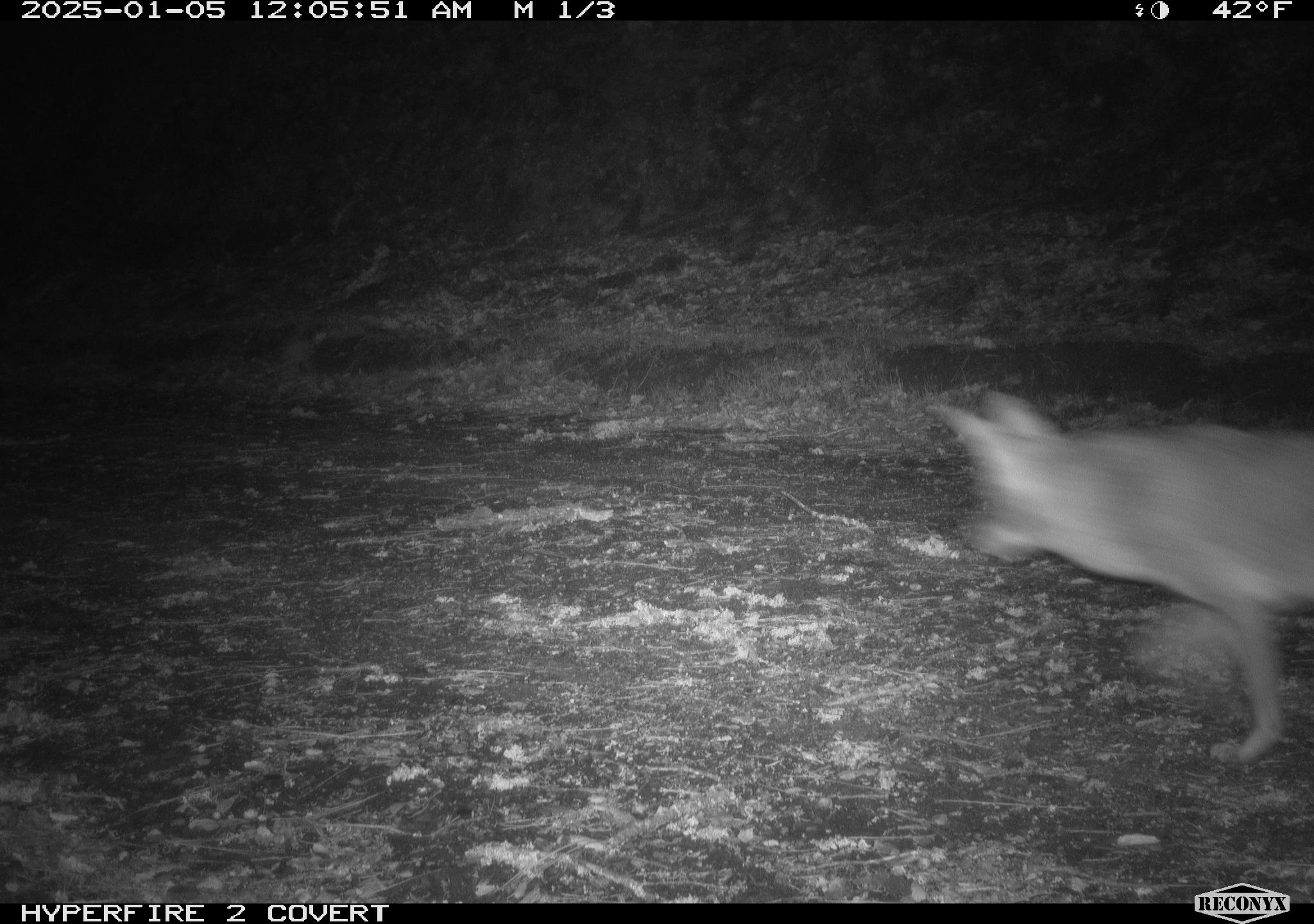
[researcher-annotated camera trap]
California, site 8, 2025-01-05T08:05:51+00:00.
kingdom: Animalia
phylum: Chordata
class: Mammalia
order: Carnivora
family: Canidae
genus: Canis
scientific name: Canis latrans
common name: coyote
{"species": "coyote (Canis latrans)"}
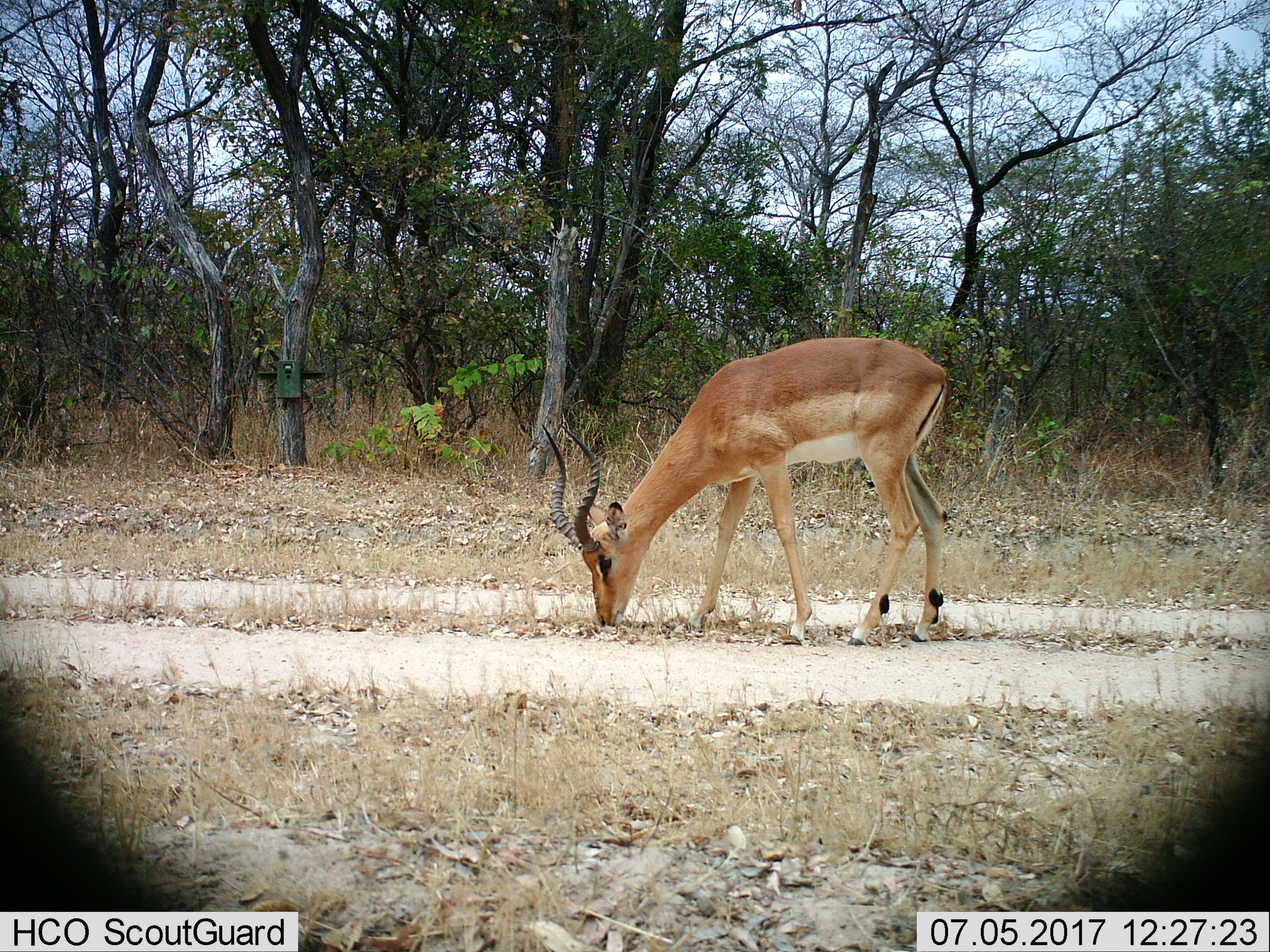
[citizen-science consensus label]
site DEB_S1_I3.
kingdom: Animalia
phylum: Chordata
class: Mammalia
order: Artiodactyla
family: Bovidae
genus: Aepyceros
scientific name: Aepyceros melampus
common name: impala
Impala (Aepyceros melampus), count 1. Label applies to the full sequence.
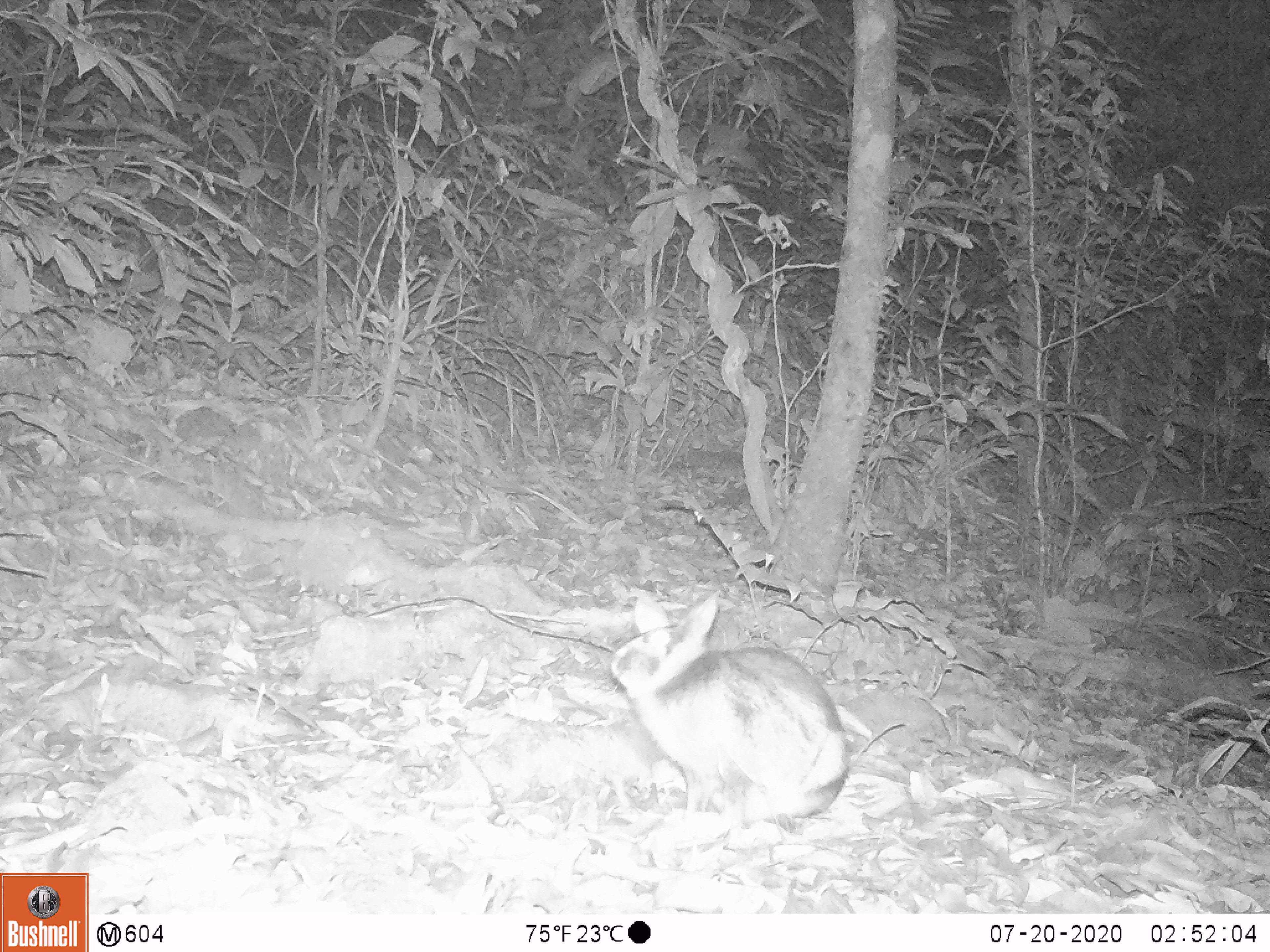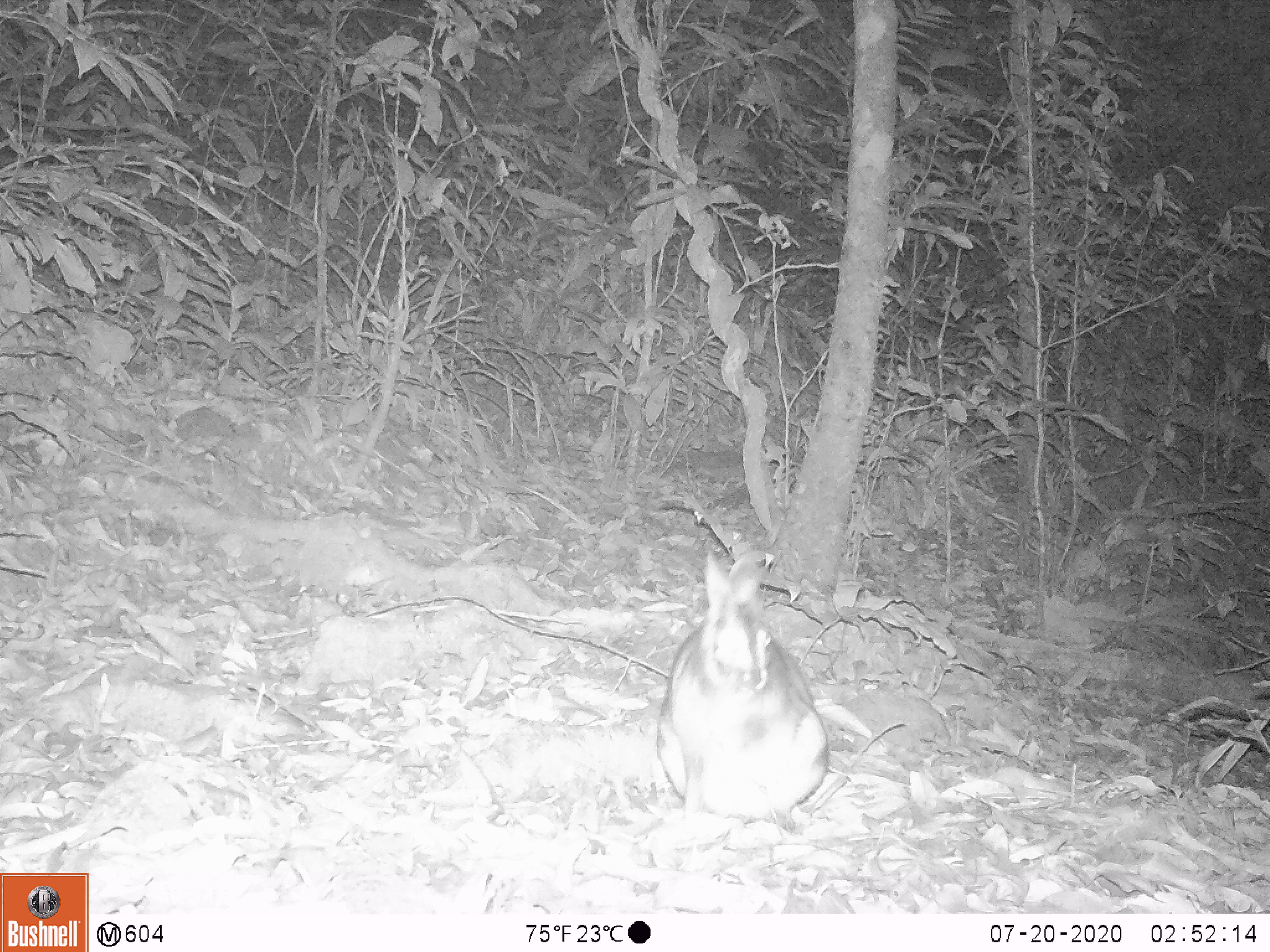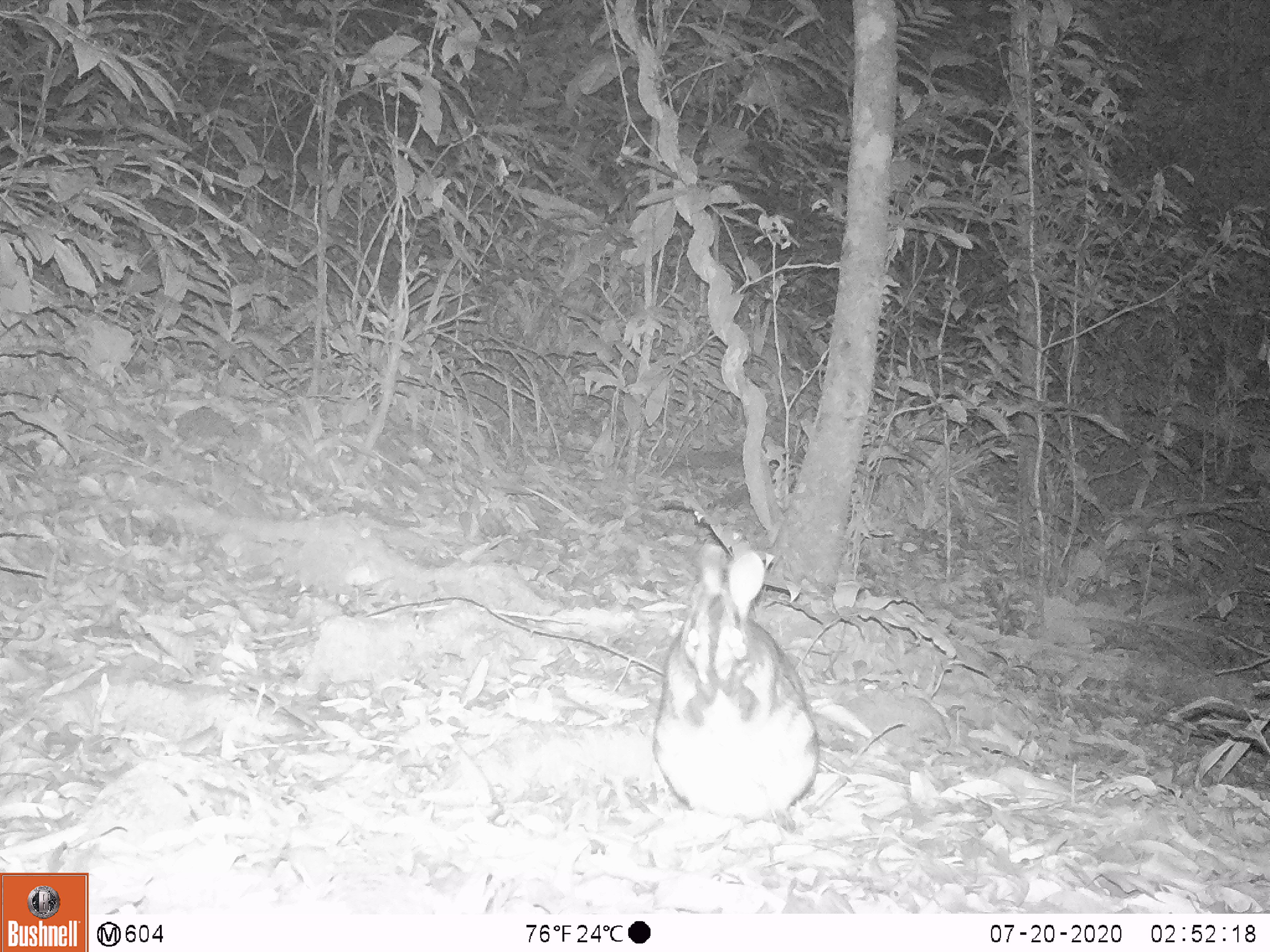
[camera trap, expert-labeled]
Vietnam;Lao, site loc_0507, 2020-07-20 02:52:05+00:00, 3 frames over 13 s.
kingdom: Animalia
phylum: Chordata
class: Mammalia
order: Lagomorpha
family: Leporidae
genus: Nesolagus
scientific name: Nesolagus timminsi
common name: annamite striped rabbit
Annamite striped rabbit (Nesolagus timminsi). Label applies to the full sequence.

+ + + + +

» TASK DIRECTIONS:
From the listing above, copy every line that includes the word "scientific".

» SOLUTION TO THIS EXERCISE:
scientific name: Canis latrans
scientific name: Aepyceros melampus
scientific name: Nesolagus timminsi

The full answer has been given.